**EXTRACTED RECORDS:**
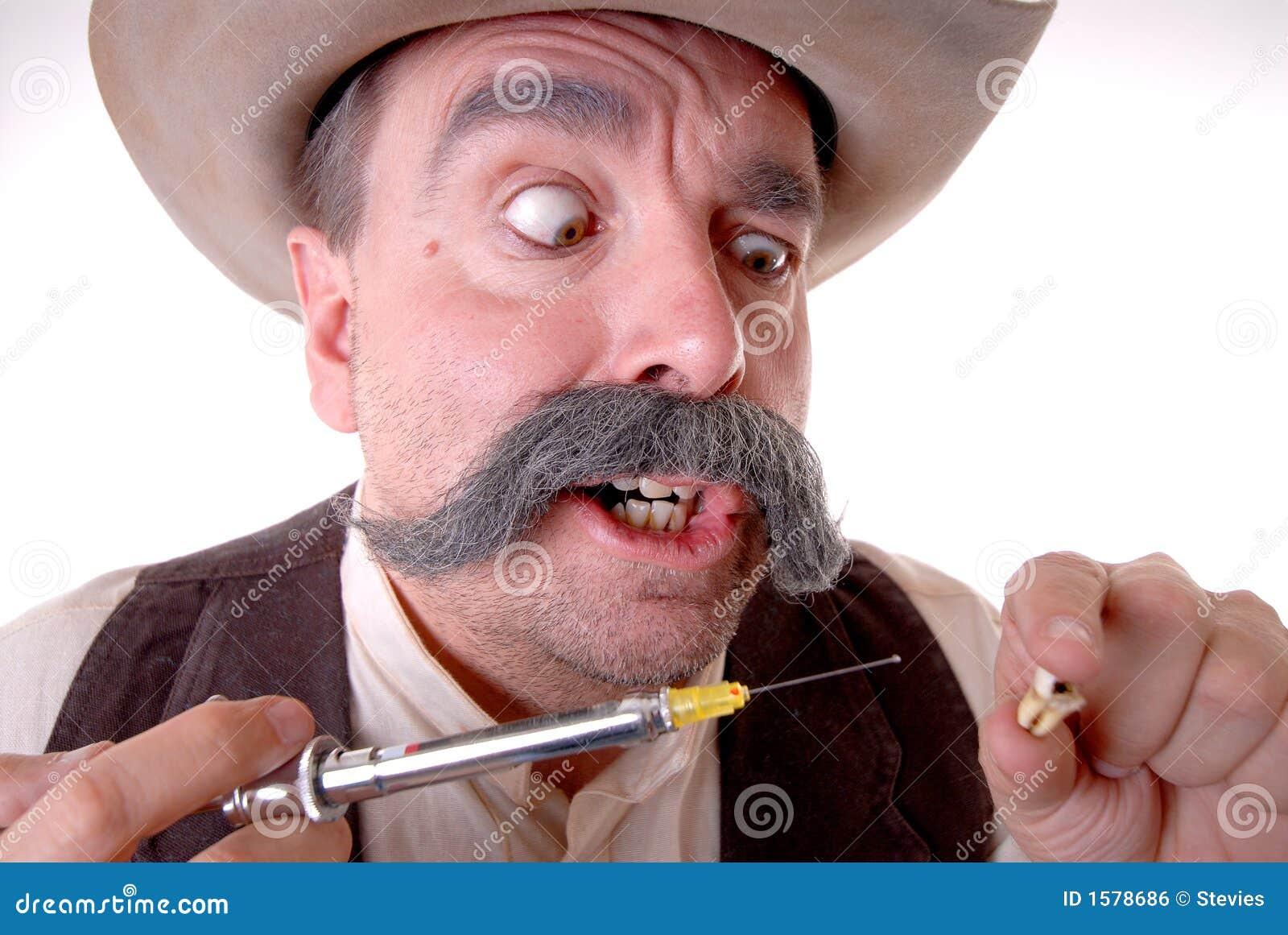 Dentista ocidental idoso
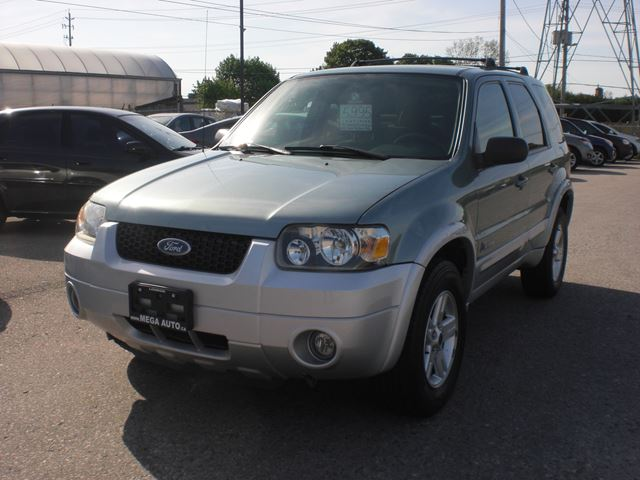 2005 FORD ESCAPE Hybrid in London, Ontario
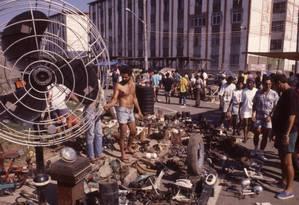 """Na década de 90, Acari sediava a """"Robauto"""", uma feira livre de produtos roubados. Foi para lá que assaltantes levaram a arma e a moto tiradas de Bolsonaro em Vila Isabel Foto: Fernando Quevedo / Agência O Globo"""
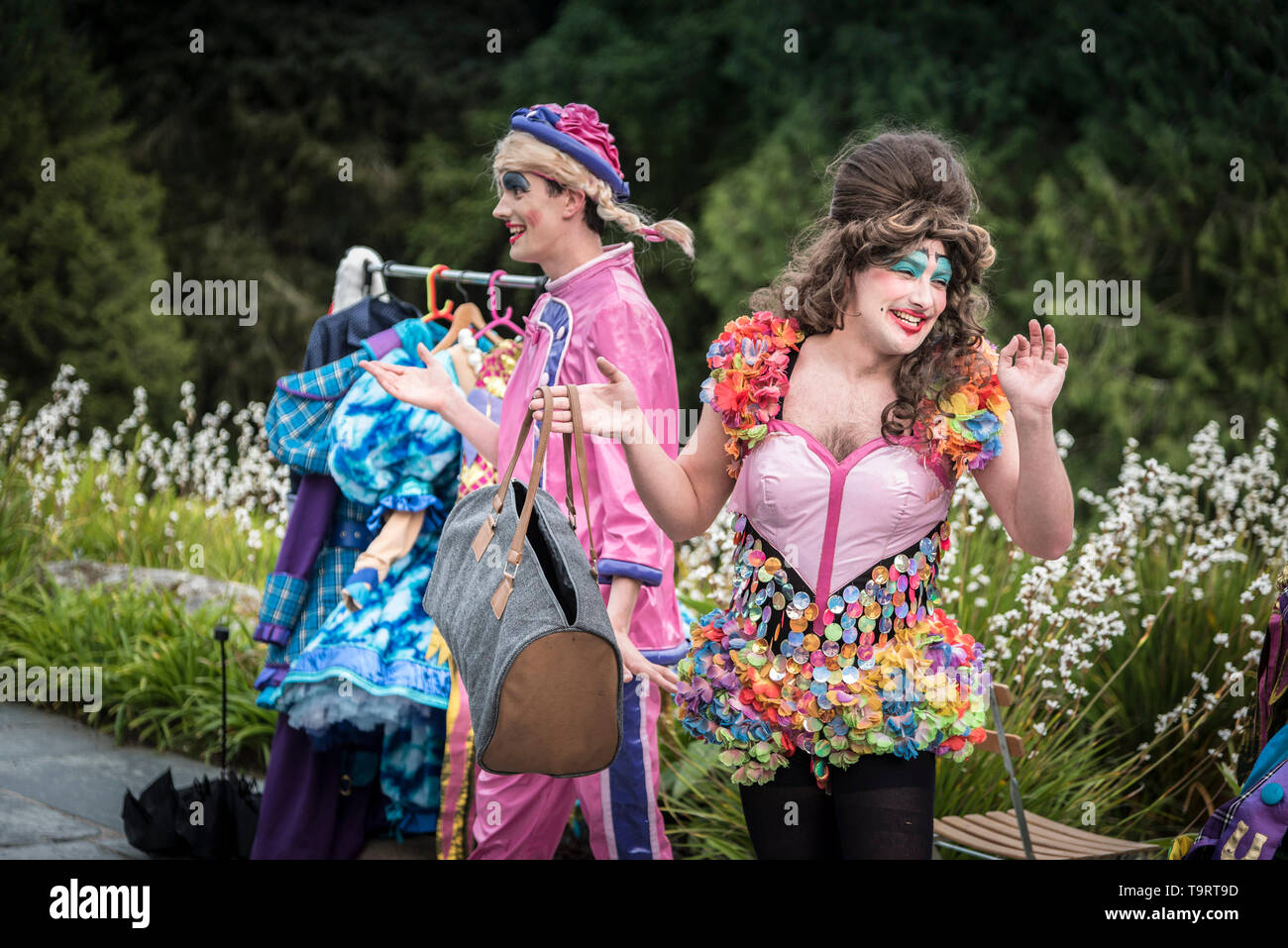 Oh No It Isn't. A virbrant, colourful theatre performance presented by LKT Productions at theatre Garden in Cornwall. Stock Photo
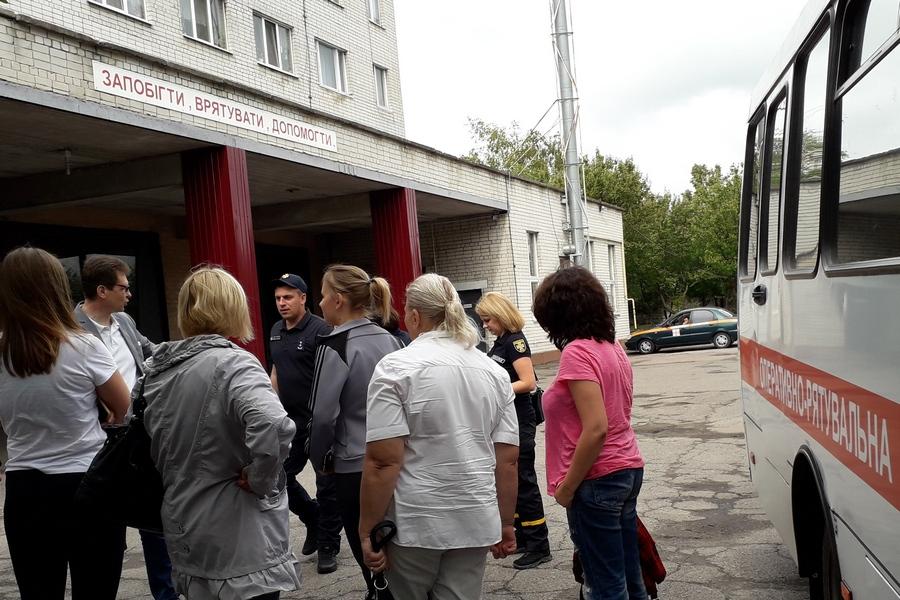 Черкаські рятувальники вляштували екстрим-тур для журналістів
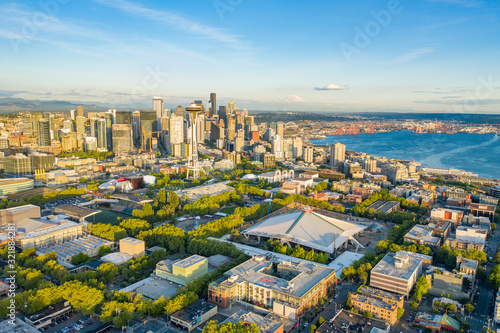 Valokuvatapetti Aerial photo of the Seattle from Queen Anne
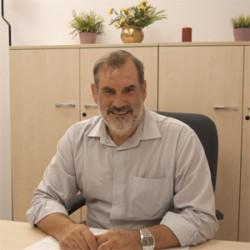 José Elías Fernández, Psicología
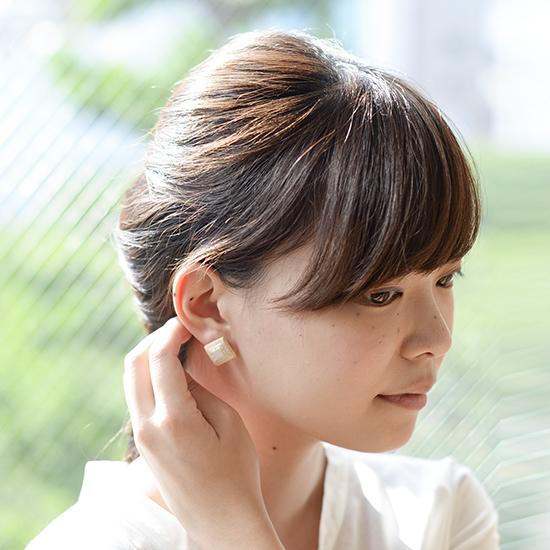 【新商品】陶作家・川名萌子さんの細やかな手しごと光る、イヤリングとピアスが新登場です!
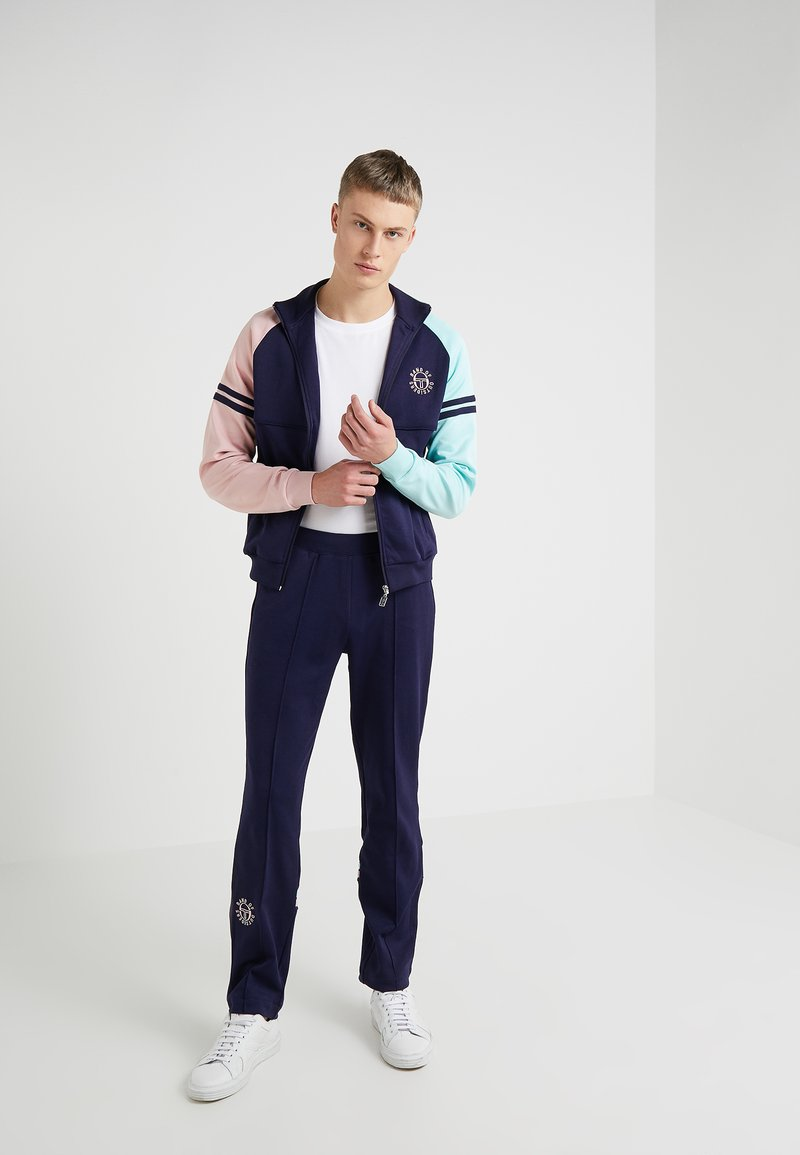 Band of Outsiders - SERGIO TACCHINI TRACKSUIT SET - Tracksuit - navy/blush/aqua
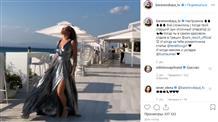 """Барановская позировала в Греции в """"стальном"""" платье с высоким разрезом"""
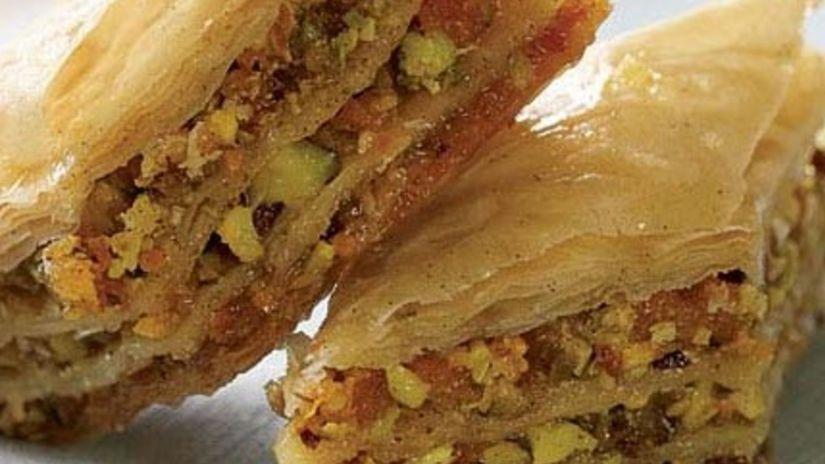 Baklava s pistáciami a mandľami, orechy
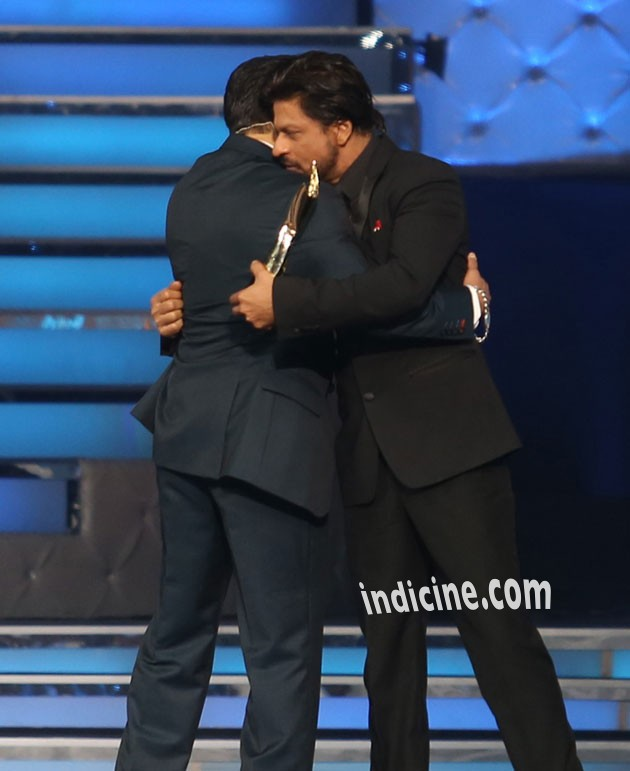 Salman Khan and Shahrukh Khan hug again at Star Guild Awards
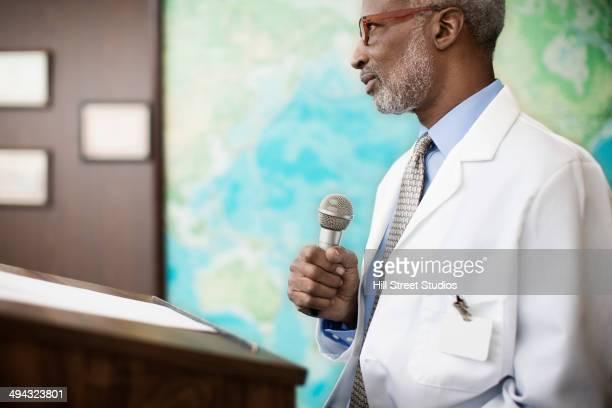 black doctor giving presentation - entrevista evento imagens e fotografias de stock
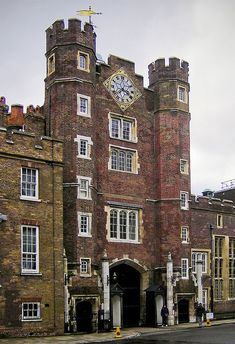 Tudor Era Gatehouse of St. James Palace, London, one of London's oldest palaces built by Henry VIII between 1531 and St James's Palace, Palace London, Tudor History, British History, Asian History, London City, London Pubs, London Places, Dinastia Tudor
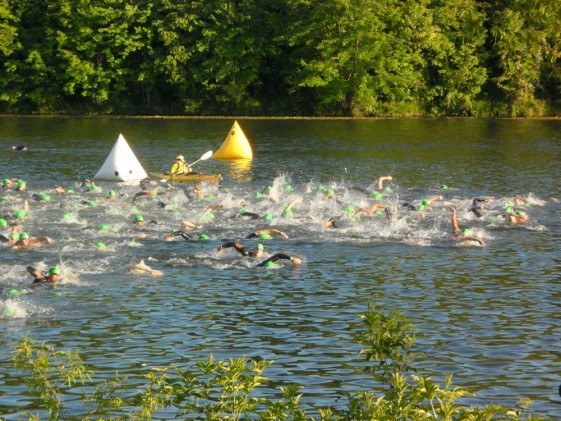 See those giant white and yellow buoys? Those are a swimmers guide but, when the sun is directly in your fax, you cannot see them!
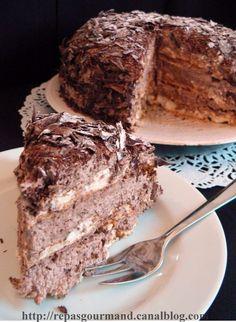 Chocolate fudge and carmel Chocolate Fudge, Chocolate Recipes, Dacquoise, Meringue, Just Desserts, Nutella, Banana Bread, Deserts, Baking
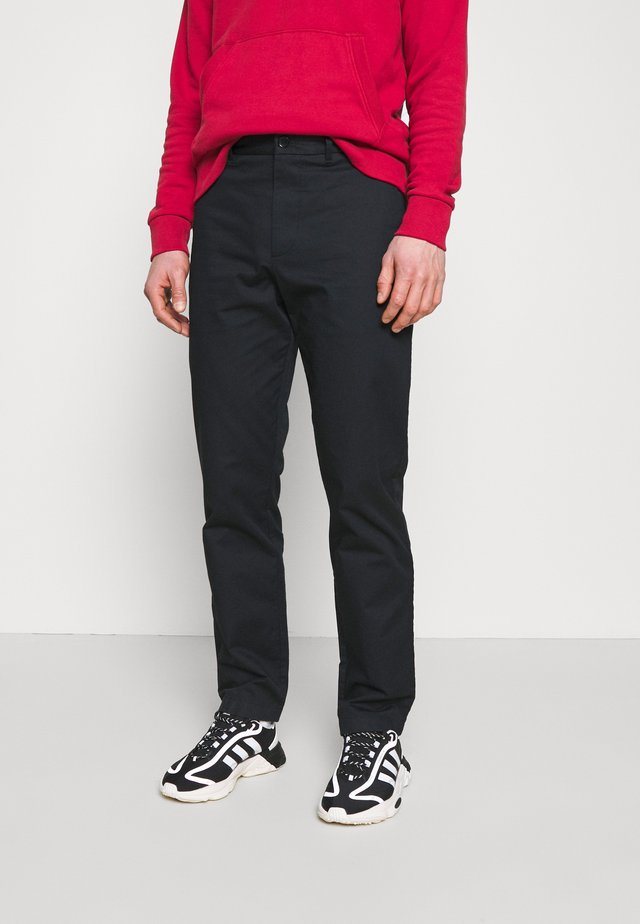 MARCUS LIGHT TWILL TROUSERS - Chinot - black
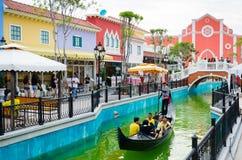 O barco de turista tropeça a sightseeing a beleza da construção dentro Foto de Stock Royalty Free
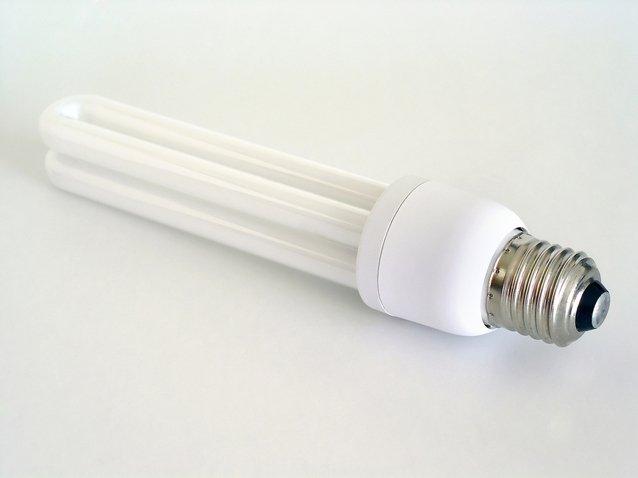 kompaktní trubicová zářivka.jpg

**ASSIGNMENT:** Please copy exactly the lines from the one that contains "MARCUS LIGHT TWILL TROUSERS - Chinot - black" through the last line of the listing above, leaving out the pictures.

**ANSWER TO THE PROBLEM:**
 MARCUS LIGHT TWILL TROUSERS - Chinot - black
 O barco de turista tropeça a sightseeing a beleza da construção dentro Foto de Stock Royalty Free
 kompaktní trubicová zářivka.jpg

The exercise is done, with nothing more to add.